Attività da svolgere =
1. Riscrivi la parte del brano sulla morte di Francesco che si apre con le parole contenenti "LA MORTE DI" e si chiude con "in tutta fretta.", mettendo "Poverello" al posto di "Santo".
2. Nel brano sulla morte di Francesco, di che colore era il panno che donna Giacoma aveva portato con sé?

LA MORTE DI FRANCESCO
Quando il Santo fu prossimo alla fine, chiese di rivedere Jacopa per l’ultima volta e dettò la lettera da consegnarle: “A donna Jacopa, serva dell’Altissimo, frate Francesco poverello di Dio. Sappi carissima che la fine della mia vita è prossima”.
Ed ecco avvenire un miracolo sul letto di morte del Frate. Affidiamo la narrazione a Tommaso da Celano:
“Il Santo, dunque, mentre giaceva ammalato di quell’infermità che, ponendo termine al suo patire, compì con beatissimo esito il felice corso della vita, pochi giorni prima di morire desiderò mandare a Roma per donna Giacoma, affinché, se voleva vedere mentre tornava alla patria lui che così ardentemente aveva amato in quest’esilio, accorresse in tutta fretta.
Si scrive la lettera, si cerca un messo velocissimo, e questi, trovato, si accinge a mettersi in cammino. Ma improvvisamente presso la porta si ode uno scalpitio di cavalli, un rumore di soldati, l’affluire di una comitiva.
Uno dei soci, proprio quello che stava dando gli ordini al messo, si fa sull’uscio e vede presente colei che mandava a chiamare ritenendola lontana. Tutto pieno di meraviglia, corre precipitosamente al Santo, e non potendo stare in sé per la gioia, esclama: – Buone nuove, o Padre, ti porto!- .E a lui subito il Santo affrettandosi a prevenirlo, rispose: – Benedetto Iddio, il quale ci ha mandato il fratello nostro donna Giacoma! Ma aprite le porte – aggiunse – fatela entrare e conducetemela, perché per frate Giacoma non va osservata la clausura stabilita per le donne– Esultano i nobili ospiti, e tra le consolazioni dello spirito cadono abbondanti lagrime.
E perché nulla manchi al miracolo, si ritrova che la santa donna ha portato tutto ciò che la lettera preparata diceva dovesse portare per le esequie del Padre. Infatti aveva recato seco un panno di color cinericcio, nel quale involgere il povero corpo del morente, e molti ceri, la sindone pel volto, un cuscino pel capo, e un certo cibo che al Santo piaceva (erano dei mostaccioli n.d.r.), e tutto ciò che aveva desiderato lo spirito di lui, aveva suggerito pure il Signore. Continuerò senz’altro a dire dell’evento di questo pellegrinaggio, per non lasciare senza consolazione la nobile pellegrina. Attende la moltitudine delle genti, specialmente il devoto gruppo della Città, che presto giunga con l’ora della morte il natale del Santo.

Dati forniti =
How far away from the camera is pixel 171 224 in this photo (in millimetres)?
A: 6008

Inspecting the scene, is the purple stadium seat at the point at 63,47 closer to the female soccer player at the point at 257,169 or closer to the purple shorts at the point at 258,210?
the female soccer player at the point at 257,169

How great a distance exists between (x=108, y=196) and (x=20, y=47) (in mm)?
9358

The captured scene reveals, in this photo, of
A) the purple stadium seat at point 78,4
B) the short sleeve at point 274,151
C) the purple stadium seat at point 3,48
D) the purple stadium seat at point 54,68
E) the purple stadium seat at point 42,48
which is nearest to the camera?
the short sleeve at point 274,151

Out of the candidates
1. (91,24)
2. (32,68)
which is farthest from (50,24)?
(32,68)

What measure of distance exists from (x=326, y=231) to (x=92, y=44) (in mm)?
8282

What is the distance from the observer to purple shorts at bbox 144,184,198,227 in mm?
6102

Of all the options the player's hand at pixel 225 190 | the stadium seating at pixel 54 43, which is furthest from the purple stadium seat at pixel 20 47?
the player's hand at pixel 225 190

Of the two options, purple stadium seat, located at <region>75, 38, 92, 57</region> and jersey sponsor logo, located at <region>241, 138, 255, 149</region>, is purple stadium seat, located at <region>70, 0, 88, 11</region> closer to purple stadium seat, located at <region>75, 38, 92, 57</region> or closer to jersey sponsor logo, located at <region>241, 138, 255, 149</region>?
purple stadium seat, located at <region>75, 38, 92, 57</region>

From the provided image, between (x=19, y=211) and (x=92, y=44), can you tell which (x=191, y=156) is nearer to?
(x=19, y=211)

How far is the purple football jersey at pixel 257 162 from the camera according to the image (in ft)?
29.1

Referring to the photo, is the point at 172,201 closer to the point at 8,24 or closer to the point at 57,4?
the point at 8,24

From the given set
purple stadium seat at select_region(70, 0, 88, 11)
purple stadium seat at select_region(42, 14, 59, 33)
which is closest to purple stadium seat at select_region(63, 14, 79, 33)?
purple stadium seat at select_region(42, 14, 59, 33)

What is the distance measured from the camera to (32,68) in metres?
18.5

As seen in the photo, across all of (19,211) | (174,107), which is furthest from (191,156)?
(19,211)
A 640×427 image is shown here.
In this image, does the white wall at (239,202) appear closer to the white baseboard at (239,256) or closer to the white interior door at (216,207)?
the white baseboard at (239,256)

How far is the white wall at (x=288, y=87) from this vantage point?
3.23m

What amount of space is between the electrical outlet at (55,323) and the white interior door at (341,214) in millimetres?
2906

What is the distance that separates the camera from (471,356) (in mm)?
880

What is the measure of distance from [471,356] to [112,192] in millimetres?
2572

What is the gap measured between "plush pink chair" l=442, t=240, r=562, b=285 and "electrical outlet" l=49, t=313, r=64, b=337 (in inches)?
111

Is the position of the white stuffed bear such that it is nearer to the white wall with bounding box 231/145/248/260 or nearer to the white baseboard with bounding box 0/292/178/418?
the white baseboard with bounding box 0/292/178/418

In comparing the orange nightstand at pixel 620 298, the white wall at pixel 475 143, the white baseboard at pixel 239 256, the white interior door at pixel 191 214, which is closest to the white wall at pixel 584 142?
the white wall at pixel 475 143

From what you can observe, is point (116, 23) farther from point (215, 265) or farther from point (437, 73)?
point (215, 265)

Risposte =
1.
LA MORTE DI FRANCESCO
Quando il Poverello fu prossimo alla fine, chiese di rivedere Jacopa per l’ultima volta e dettò la lettera da consegnarle: “A donna Jacopa, serva dell’Altissimo, frate Francesco poverello di Dio. Sappi carissima che la fine della mia vita è prossima”.
Ed ecco avvenire un miracolo sul letto di morte del Frate. Affidiamo la narrazione a Tommaso da Celano:
“Il Poverello, dunque, mentre giaceva ammalato di quell’infermità che, ponendo termine al suo patire, compì con beatissimo esito il felice corso della vita, pochi giorni prima di morire desiderò mandare a Roma per donna Giacoma, affinché, se voleva vedere mentre tornava alla patria lui che così ardentemente aveva amato in quest’esilio, accorresse in tutta fretta.

2. Di color cinericcio.